Your instructions
Where the line containing "How much distance" appears, begin retyping; continue exactly through the final line of the data. Omit every picture.

** START **

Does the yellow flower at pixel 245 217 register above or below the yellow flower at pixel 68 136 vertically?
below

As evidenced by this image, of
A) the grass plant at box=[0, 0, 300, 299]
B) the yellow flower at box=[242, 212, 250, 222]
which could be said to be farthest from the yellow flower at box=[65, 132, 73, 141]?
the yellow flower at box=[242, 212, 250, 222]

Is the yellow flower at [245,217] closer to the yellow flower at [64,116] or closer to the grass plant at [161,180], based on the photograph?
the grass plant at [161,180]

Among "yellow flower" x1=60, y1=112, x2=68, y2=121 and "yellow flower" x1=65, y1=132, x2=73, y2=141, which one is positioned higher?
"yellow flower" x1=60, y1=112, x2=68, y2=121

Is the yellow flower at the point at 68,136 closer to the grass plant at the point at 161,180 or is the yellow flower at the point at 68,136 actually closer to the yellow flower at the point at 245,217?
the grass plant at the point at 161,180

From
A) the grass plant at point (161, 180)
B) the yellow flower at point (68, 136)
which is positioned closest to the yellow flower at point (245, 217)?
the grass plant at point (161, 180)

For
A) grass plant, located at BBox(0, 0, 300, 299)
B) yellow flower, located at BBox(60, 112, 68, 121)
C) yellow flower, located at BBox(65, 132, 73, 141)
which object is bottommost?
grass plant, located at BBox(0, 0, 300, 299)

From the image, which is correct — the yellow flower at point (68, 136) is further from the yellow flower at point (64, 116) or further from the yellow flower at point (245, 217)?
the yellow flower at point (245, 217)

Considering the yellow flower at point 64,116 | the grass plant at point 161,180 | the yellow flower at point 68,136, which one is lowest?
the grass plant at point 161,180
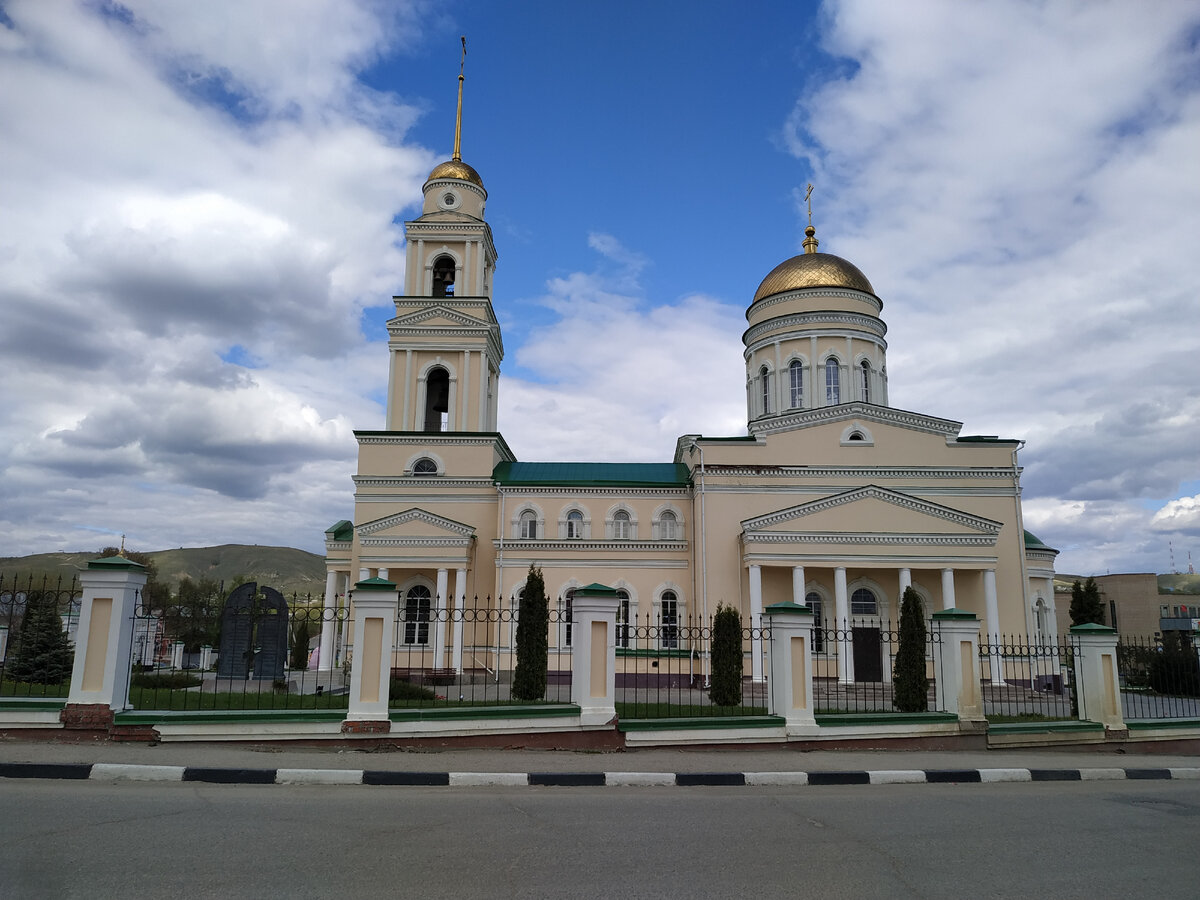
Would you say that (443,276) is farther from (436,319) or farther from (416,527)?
(416,527)

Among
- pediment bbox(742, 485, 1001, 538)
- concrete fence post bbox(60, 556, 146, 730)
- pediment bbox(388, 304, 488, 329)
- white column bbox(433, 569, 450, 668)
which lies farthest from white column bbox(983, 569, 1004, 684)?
concrete fence post bbox(60, 556, 146, 730)

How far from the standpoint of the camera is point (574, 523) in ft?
92.1

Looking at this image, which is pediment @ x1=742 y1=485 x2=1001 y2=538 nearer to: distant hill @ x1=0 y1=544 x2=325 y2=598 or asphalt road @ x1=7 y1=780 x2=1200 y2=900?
asphalt road @ x1=7 y1=780 x2=1200 y2=900

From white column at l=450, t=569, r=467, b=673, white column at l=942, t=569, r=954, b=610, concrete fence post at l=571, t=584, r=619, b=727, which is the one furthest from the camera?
white column at l=450, t=569, r=467, b=673

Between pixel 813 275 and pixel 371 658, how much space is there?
2584 cm

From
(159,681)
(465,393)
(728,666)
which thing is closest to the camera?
(728,666)

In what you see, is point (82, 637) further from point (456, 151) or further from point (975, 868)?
point (456, 151)

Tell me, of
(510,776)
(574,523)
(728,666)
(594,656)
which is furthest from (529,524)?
(510,776)

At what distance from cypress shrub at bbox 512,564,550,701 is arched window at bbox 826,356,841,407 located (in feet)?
60.1

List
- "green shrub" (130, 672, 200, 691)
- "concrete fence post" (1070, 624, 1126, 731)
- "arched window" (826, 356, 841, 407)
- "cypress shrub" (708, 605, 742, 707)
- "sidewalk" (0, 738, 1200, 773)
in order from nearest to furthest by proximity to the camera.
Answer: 1. "sidewalk" (0, 738, 1200, 773)
2. "concrete fence post" (1070, 624, 1126, 731)
3. "cypress shrub" (708, 605, 742, 707)
4. "green shrub" (130, 672, 200, 691)
5. "arched window" (826, 356, 841, 407)

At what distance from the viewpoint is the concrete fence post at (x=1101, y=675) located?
40.5 feet

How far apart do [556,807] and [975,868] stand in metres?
3.41

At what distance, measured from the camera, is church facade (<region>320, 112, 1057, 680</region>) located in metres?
25.0

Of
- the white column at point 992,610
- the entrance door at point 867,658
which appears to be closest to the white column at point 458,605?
the entrance door at point 867,658
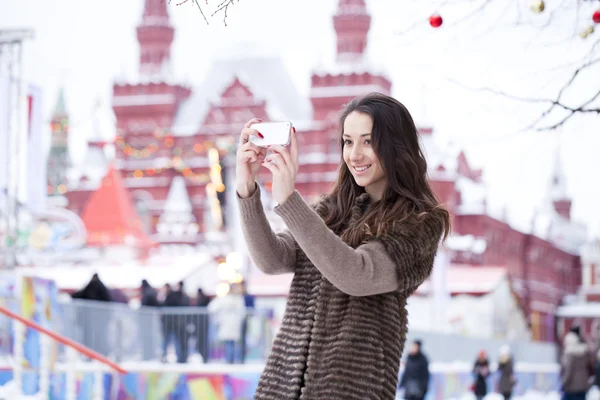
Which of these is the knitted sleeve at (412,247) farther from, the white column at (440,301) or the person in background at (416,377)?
the white column at (440,301)

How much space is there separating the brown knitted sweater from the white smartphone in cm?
12

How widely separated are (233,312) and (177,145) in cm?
3102

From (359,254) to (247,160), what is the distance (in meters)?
0.32

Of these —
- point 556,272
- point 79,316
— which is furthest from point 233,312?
point 556,272

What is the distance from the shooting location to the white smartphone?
2.27 m

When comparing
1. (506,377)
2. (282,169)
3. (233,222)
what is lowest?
(506,377)

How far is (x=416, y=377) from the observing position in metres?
10.3

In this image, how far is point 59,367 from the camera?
898cm

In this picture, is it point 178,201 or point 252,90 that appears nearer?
point 178,201

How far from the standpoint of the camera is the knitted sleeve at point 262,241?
2.43 m

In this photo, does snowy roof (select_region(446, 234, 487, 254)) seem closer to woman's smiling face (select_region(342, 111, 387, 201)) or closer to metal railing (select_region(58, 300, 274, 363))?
metal railing (select_region(58, 300, 274, 363))

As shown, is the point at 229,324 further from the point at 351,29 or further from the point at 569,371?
the point at 351,29

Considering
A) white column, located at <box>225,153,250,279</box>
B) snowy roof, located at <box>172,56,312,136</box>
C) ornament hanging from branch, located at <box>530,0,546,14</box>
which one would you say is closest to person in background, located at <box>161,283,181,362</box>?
ornament hanging from branch, located at <box>530,0,546,14</box>

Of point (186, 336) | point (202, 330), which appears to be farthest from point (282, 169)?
point (186, 336)
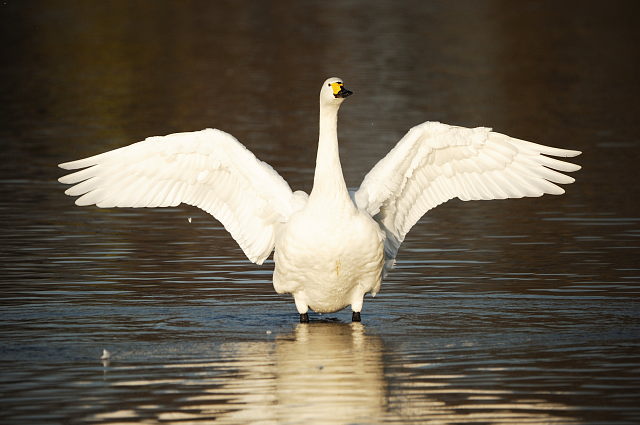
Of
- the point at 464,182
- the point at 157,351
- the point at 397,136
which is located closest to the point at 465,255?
the point at 464,182

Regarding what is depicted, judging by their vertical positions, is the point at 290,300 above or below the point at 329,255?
below

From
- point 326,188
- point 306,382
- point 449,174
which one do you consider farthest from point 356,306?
point 306,382

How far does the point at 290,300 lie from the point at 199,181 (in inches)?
73.8

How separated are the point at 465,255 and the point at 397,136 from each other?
12225 millimetres

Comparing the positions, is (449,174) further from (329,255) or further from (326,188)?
(329,255)

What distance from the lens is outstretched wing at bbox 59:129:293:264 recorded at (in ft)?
53.2

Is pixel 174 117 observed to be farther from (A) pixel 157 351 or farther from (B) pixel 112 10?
(B) pixel 112 10

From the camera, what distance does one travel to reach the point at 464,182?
16.9 metres

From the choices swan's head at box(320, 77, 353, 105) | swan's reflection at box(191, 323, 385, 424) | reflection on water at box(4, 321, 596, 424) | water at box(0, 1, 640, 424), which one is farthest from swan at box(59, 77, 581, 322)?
reflection on water at box(4, 321, 596, 424)

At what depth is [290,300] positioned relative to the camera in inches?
685

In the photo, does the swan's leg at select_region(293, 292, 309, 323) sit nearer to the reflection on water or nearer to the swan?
the swan

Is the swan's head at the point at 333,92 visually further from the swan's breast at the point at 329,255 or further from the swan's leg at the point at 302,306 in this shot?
the swan's leg at the point at 302,306

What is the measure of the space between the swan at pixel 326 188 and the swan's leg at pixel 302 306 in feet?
0.04

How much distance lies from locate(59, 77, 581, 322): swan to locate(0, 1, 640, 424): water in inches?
26.1
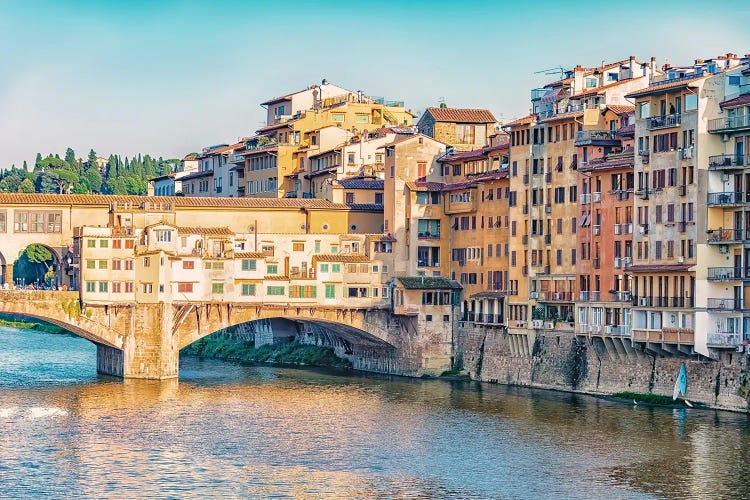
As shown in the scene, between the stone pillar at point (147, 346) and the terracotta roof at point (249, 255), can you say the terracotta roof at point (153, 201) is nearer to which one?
the terracotta roof at point (249, 255)

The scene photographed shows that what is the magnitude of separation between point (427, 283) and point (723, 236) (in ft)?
91.5

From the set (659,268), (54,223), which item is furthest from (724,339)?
(54,223)

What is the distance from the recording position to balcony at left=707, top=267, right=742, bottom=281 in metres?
84.0

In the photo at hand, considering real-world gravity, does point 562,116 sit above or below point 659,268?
above

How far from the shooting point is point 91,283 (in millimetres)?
103375

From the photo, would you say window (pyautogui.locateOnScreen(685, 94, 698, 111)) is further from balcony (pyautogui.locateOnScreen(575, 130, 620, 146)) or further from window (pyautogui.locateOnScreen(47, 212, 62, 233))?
window (pyautogui.locateOnScreen(47, 212, 62, 233))

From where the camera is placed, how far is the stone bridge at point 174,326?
102812 mm

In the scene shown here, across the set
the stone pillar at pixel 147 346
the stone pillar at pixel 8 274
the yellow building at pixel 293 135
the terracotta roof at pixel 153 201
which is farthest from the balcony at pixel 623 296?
the yellow building at pixel 293 135

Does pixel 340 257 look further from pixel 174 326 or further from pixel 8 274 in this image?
pixel 8 274

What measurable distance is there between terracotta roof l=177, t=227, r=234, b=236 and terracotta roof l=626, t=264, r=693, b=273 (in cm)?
2812

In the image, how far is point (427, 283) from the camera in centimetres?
10869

** END **

Answer to this problem
How much distance lies from locate(59, 77, 581, 322): swan to locate(0, 1, 640, 424): water in inches?
26.1
As shown in the scene, between the stone pillar at point (147, 346) and the terracotta roof at point (249, 255), can you say the terracotta roof at point (153, 201) is nearer to which one?
the terracotta roof at point (249, 255)

The scene photographed shows that what is the magnitude of separation between point (427, 283) and point (723, 236) (in ft)?
91.5

From the set (659,268), (54,223), which item is furthest from (724,339)?
(54,223)

What is the distance from the recording position to balcony at left=707, top=267, right=742, bottom=281 in metres?
84.0

In the photo at hand, considering real-world gravity, does point 562,116 sit above or below point 659,268?
above

How far from the shooting point is point 91,283 (in millimetres)?
103375

From the photo, would you say window (pyautogui.locateOnScreen(685, 94, 698, 111)) is further from balcony (pyautogui.locateOnScreen(575, 130, 620, 146)) or further from window (pyautogui.locateOnScreen(47, 212, 62, 233))?
window (pyautogui.locateOnScreen(47, 212, 62, 233))

From where the camera is placed, how far is the stone bridge at point 174,326?
102812 mm

In the scene shown here, across the set
the stone pillar at pixel 147 346
the stone pillar at pixel 8 274
the yellow building at pixel 293 135
the terracotta roof at pixel 153 201
which is farthest from the balcony at pixel 623 296?
the yellow building at pixel 293 135

Does pixel 340 257 look further from pixel 174 326 or further from pixel 8 274 in this image?
pixel 8 274

What measurable distance is there between terracotta roof l=177, t=227, r=234, b=236 and terracotta roof l=626, t=264, r=693, b=273 (in cm)?
2812

In the image, how far is point (427, 283) from the camera in centimetres?
10869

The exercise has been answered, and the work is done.